After a standout prep career at Charleston's West Ashley, McLean started his college career under head coach Wes Long at Queens University, a Division II school in Charlotte, North Carolina. He headed to Chattanooga the same time his coach did, with Long joining the UTC staff when Will Wade was hired to lead the program in 2013, but McLean made his own name with the Mocs.

He was a two-time All-Southern Conference selection, and he made the league's all-tournament team as part of the UTC squad that won 29 games and reached the 2016 NCAA tournament. He led the conference champs in scoring that season, averaging 12.1 points and 6.3 rebounds per game, and again the following season as a fifth-year senior at 13.7 points per game.

More importantly for someone starting a group emphasizing academics as much as athletics, he graduated from UTC with a communications degree in May 2016.

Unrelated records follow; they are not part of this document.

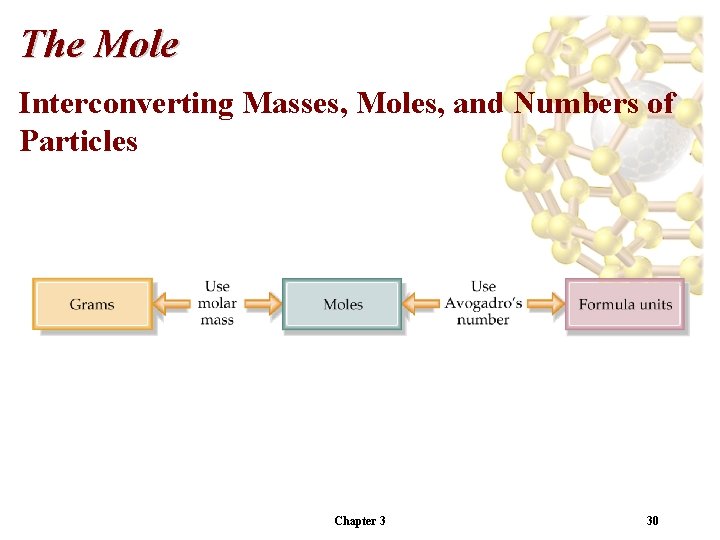 The Mole

Interconverting Masses, Moles, and Numbers of Particles

Grams

Use molar mass

Moles

Use Avogadro's number

Formula units

Chapter 3

30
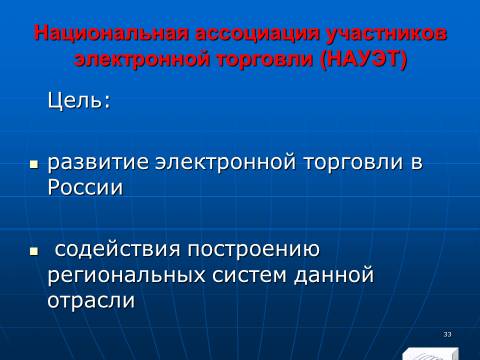 Национальная ассоциация участников электронной торговли (НАУЭТ)

Цель:

▪ развитие электронной торговли в России

▪ содействия построению региональных систем данной отрасли

33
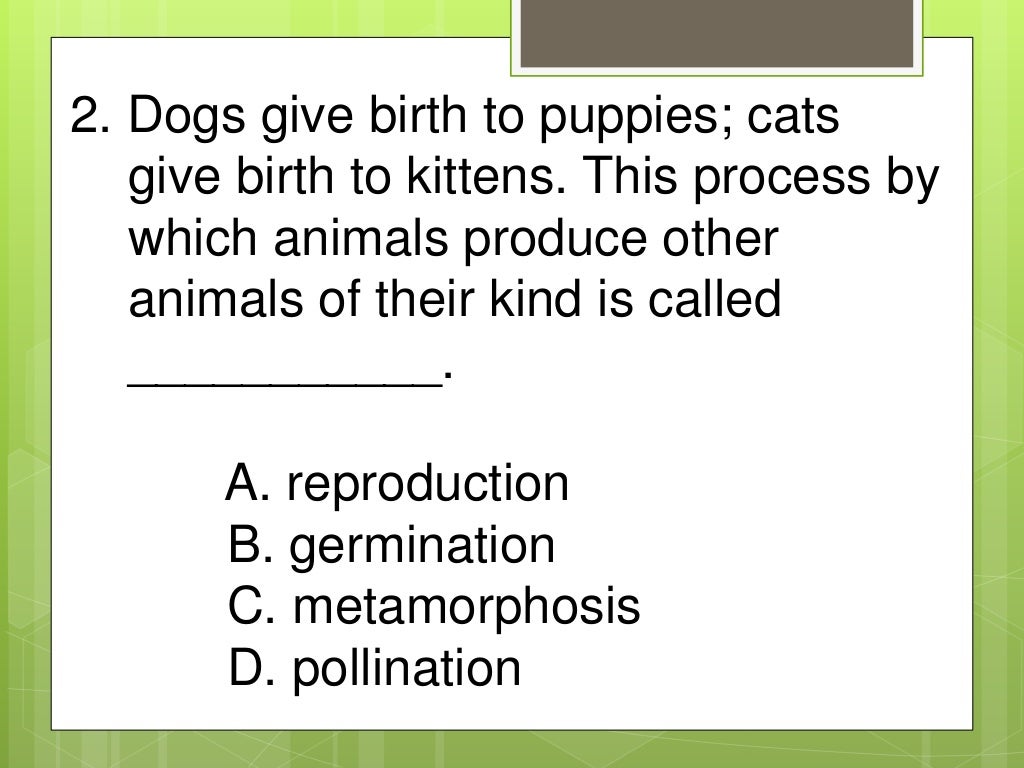 2. Dogs give birth to puppies; cats give birth to kittens. This process by which animals produce other animals of their kind is called ___________.

A. reproduction
B. germination
C. metamorphosis
D. pollination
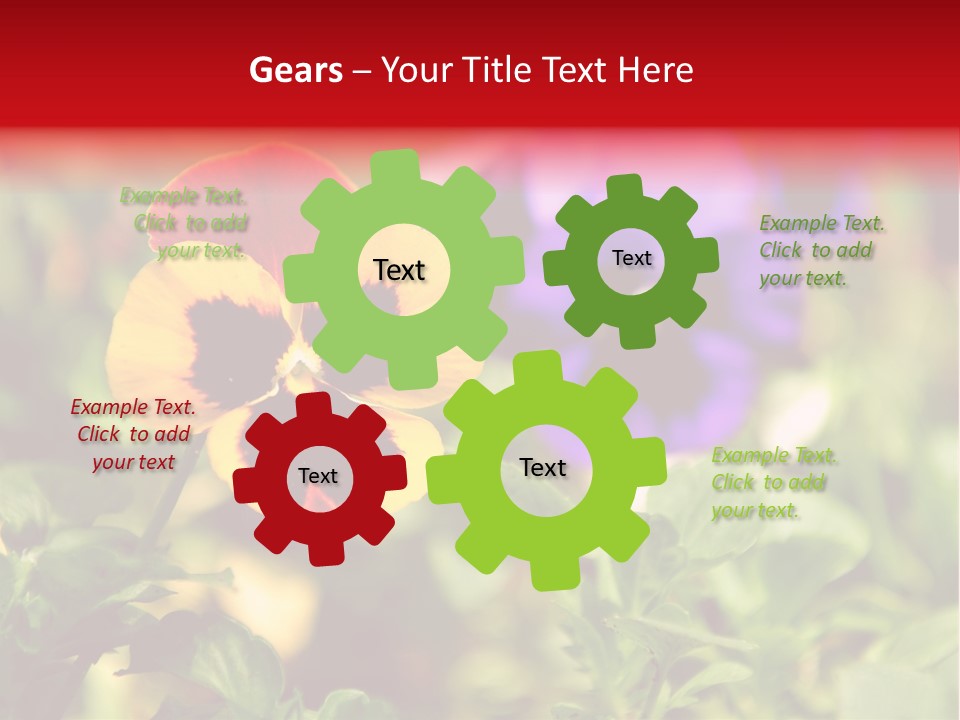 Gears – Your Title Text Here

Example Text. Click to add your text.

Text

Text

Example Text. Click to add your text.

Example Text. Click to add your text

Text

Text

Example Text. Click to add your text.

As for the basketball aspect of the 20/20 Youth Organization, the inaugural league schedule is only four weeks, but the plan is for future seasons to run from May to July. That would conflict at times with the AAU calendar, and as the league grows it could lead to conflicts for players or parents who would rather go that route in Charleston.

McLean and his group are aware of that, though - and they're ready for the challenge.

"That's what motivates me," McLean said. "I've been through AAU and I've seen the results but also the negative things about the game. To me, it's become political more than anything, but that's why we're starting this with the middle school kids, because the high school kids get to high school and they've got only one thing in mind: earning a Division I scholarship.

"So starting with middle school kids, we can give them an understanding of what to look for in AAU."